TASK MATERIAL:

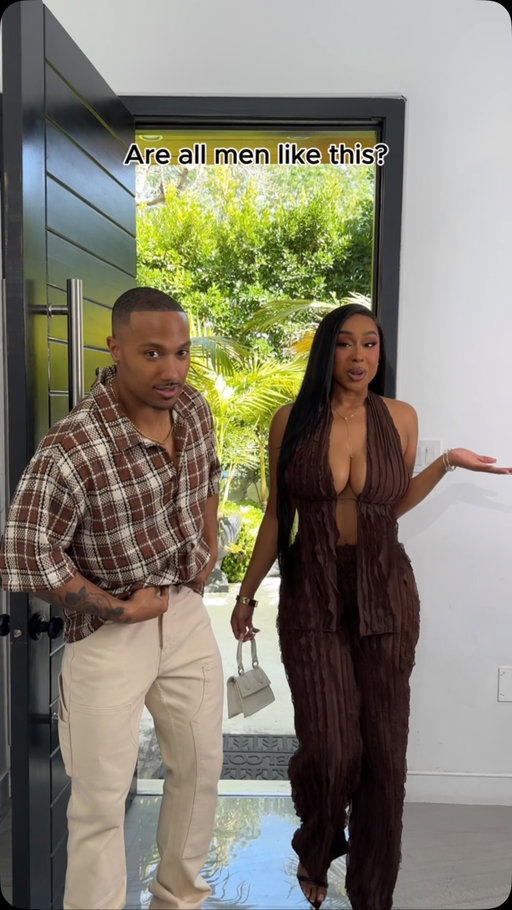 That “sorry I’m late” excuse really has a universal storyline 😂🚗

#fashionnova #novababe #couplehumor #relationshipthings #relatable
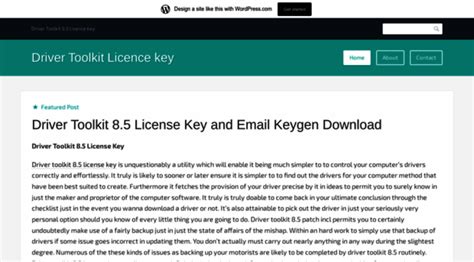 Image result for Driver Toolkit License Key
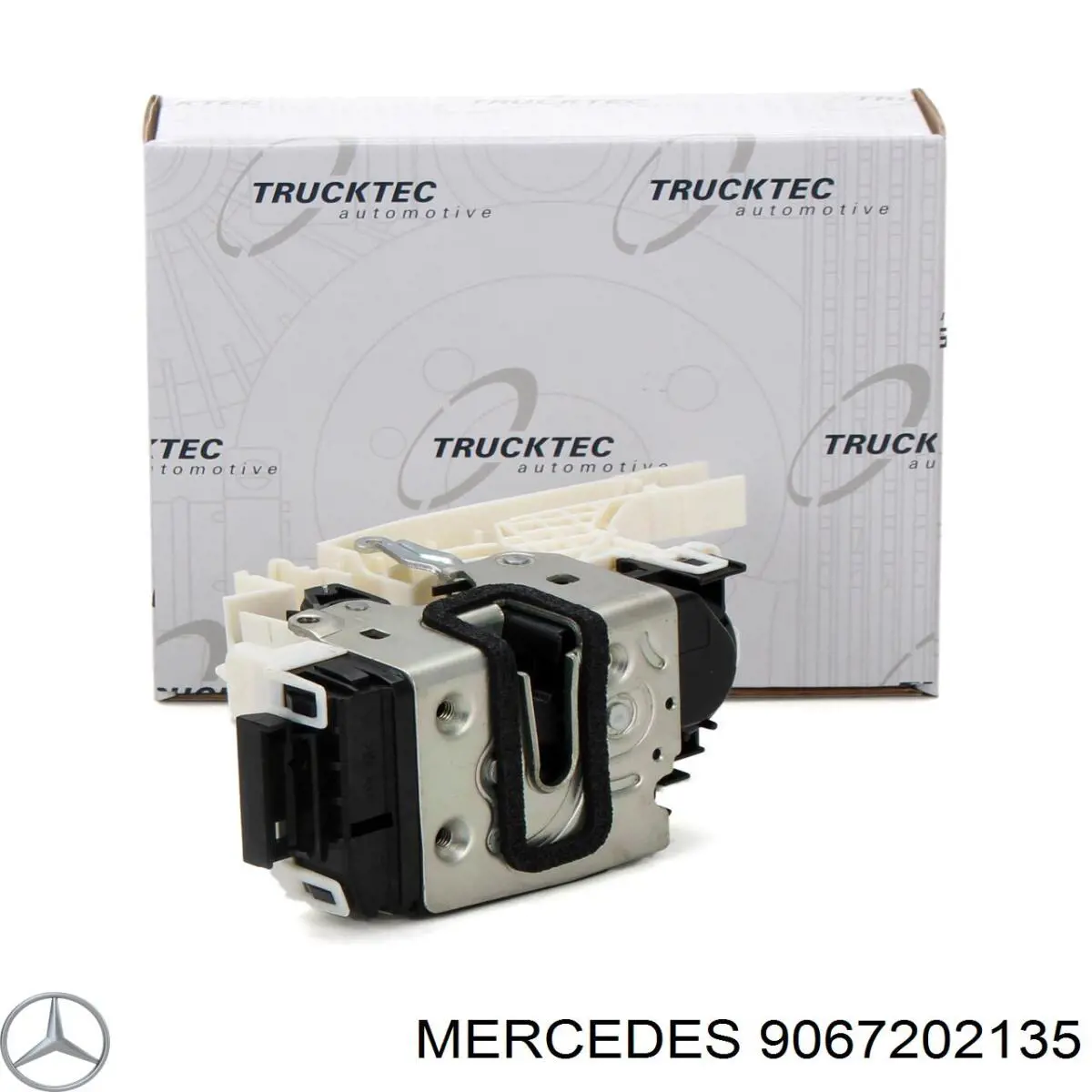 9067202135 Mercedes Zamek drzwi przednich lewych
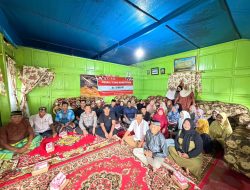 dr.Sabriadi,S.Ked Anggota DPRD Fraksi Hanura Serap Aspirasi Masyarakat Saat Reses di Dusun Sakui-Kui,Desa Caramming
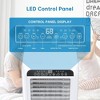 8000 BTU Portable Air Conditioners for Bedroom up to 350 Sq Ft - 4 of 4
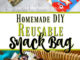 DIY Reusable Snack Bags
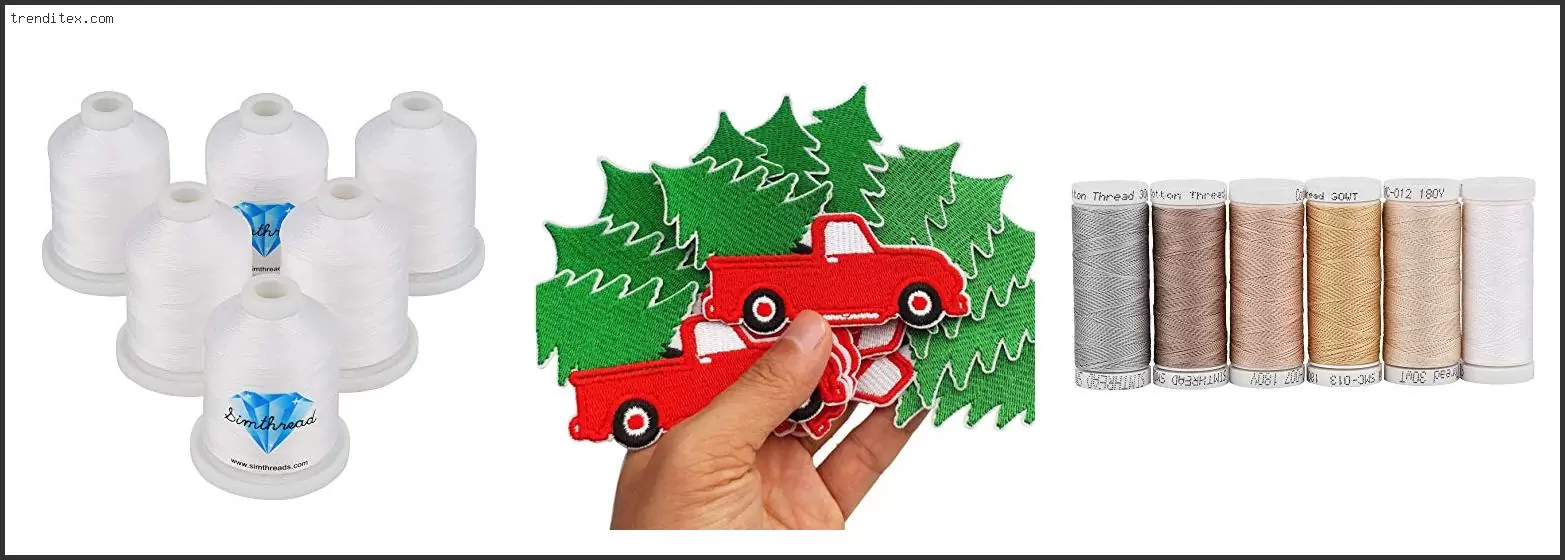 Best Embroidery Machine For Appliques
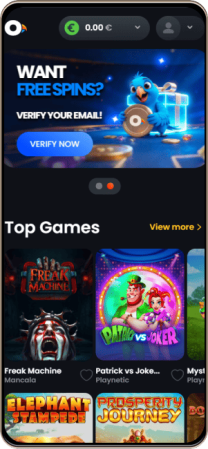 MonacoJack Casino matkapuhelimella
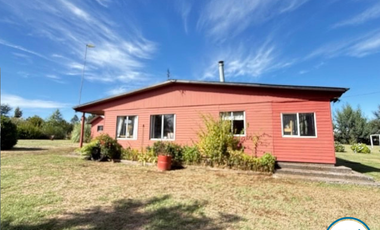 Parcela con Casa en Arriendo, Hermoso Entorno, Los Castaños, Camino Huichahue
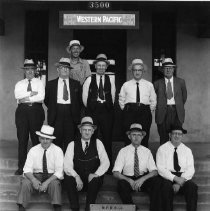 Western Pacific Railroad Shop Foremans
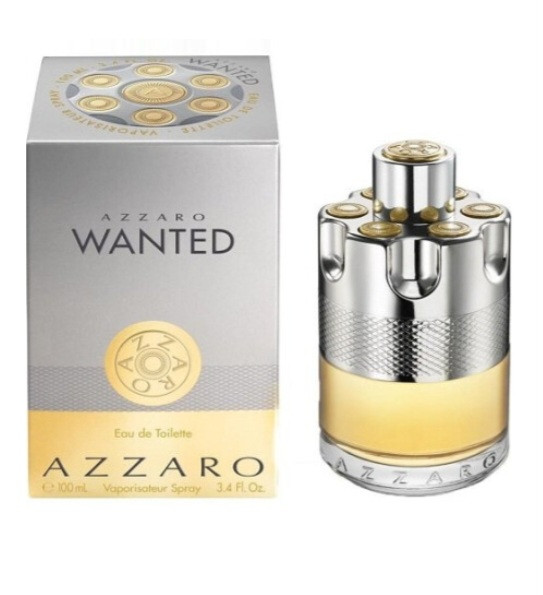 عطر آزارو وانتد مردانه جسور و پرانرژی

PROBLEM STATEMENT: Leave every picture out and set down exactly the lines running from the one with "MonacoJack Casino matkapuhelimella" to the last line of the material above.

FINAL ANSWER:
 MonacoJack Casino matkapuhelimella
 Parcela con Casa en Arriendo, Hermoso Entorno, Los Castaños, Camino Huichahue
 Western Pacific Railroad Shop Foremans
 عطر آزارو وانتد مردانه جسور و پرانرژی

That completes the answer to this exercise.